It”s that time of year again! The Directors Guild of America (DGA) has released their annual report highlighting how far American television still has to go to reach parity in gender and ethnicity. By tracking hiring habits of television studios over the course of a year, the DGA is able to give a broad overview of how diverse – or not – the director”s chair is for broadcast television, basic cable, premium cable, and SVOD ( Streaming or Subscription Video on Demand).
The good news? The 2015-2016 season was more diverse than the previous year. The bad news? It was a negligible gain.

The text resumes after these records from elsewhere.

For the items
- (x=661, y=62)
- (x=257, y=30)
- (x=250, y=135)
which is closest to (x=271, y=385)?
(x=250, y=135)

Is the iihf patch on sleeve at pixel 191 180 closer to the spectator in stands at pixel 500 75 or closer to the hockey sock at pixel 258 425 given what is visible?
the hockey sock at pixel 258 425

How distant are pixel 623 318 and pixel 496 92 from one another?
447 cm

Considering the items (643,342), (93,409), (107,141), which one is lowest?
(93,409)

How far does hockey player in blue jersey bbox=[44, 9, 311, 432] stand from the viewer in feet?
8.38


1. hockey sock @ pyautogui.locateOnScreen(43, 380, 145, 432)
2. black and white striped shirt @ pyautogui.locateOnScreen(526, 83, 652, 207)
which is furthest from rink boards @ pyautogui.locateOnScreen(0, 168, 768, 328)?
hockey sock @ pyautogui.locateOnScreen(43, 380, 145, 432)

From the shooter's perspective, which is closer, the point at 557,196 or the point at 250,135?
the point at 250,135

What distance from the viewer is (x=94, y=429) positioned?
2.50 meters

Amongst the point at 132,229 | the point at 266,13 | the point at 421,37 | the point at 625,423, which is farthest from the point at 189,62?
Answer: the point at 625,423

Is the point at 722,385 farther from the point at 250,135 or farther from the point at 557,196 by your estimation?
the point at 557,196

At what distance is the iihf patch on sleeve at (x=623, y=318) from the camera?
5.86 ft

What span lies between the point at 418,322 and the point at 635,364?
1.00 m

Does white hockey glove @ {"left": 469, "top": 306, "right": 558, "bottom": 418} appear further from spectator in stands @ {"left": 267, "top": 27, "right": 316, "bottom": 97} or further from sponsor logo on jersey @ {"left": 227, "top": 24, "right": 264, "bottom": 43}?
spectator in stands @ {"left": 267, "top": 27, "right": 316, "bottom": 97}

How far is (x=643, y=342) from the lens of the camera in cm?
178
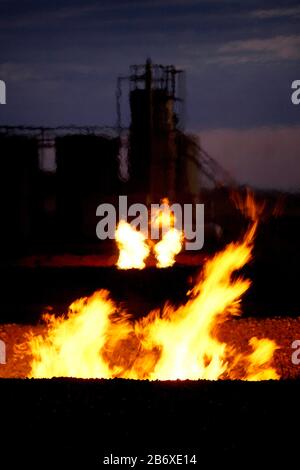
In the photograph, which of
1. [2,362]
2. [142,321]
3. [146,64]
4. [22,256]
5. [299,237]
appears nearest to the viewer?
[2,362]

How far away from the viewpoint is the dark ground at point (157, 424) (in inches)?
249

For the Diversity Report, the DGA combed through more than 4,000 episodes of television produced during the 2015-2016 network season and the 2015 cable season. All in all, 299 scripted series were analyzed. The results found that women directed 17% of all episodes, a minuscule increase of 1% over the prior year. People of Color (both men and women) directed 19% of all episodes, which was again 1% better than the 2014-2015 season. When put into easily digestible pie chart format, the discrepancy is as appalling as it sounds:
Directors By Gender
Directors by Ethnicity
Breaking the numbers down further shows growth across the board for television production. The number of episodes in a given year increased by 4%, up to 4,061. Of that total number, women directed 702 episodes, up by 85 episodes over the 2014-2015 season. Ethnic minorities directed 783 episodes, up by 89 episodes. The number of female directors employed by networks increased as well, with 183 women hired to direct. Meanwhile, the percentage of Caucasian male directors may have dropped to 67% from 69%, but the increase in episode production meant white males still increased the number of episodes they were hired to direct from last year.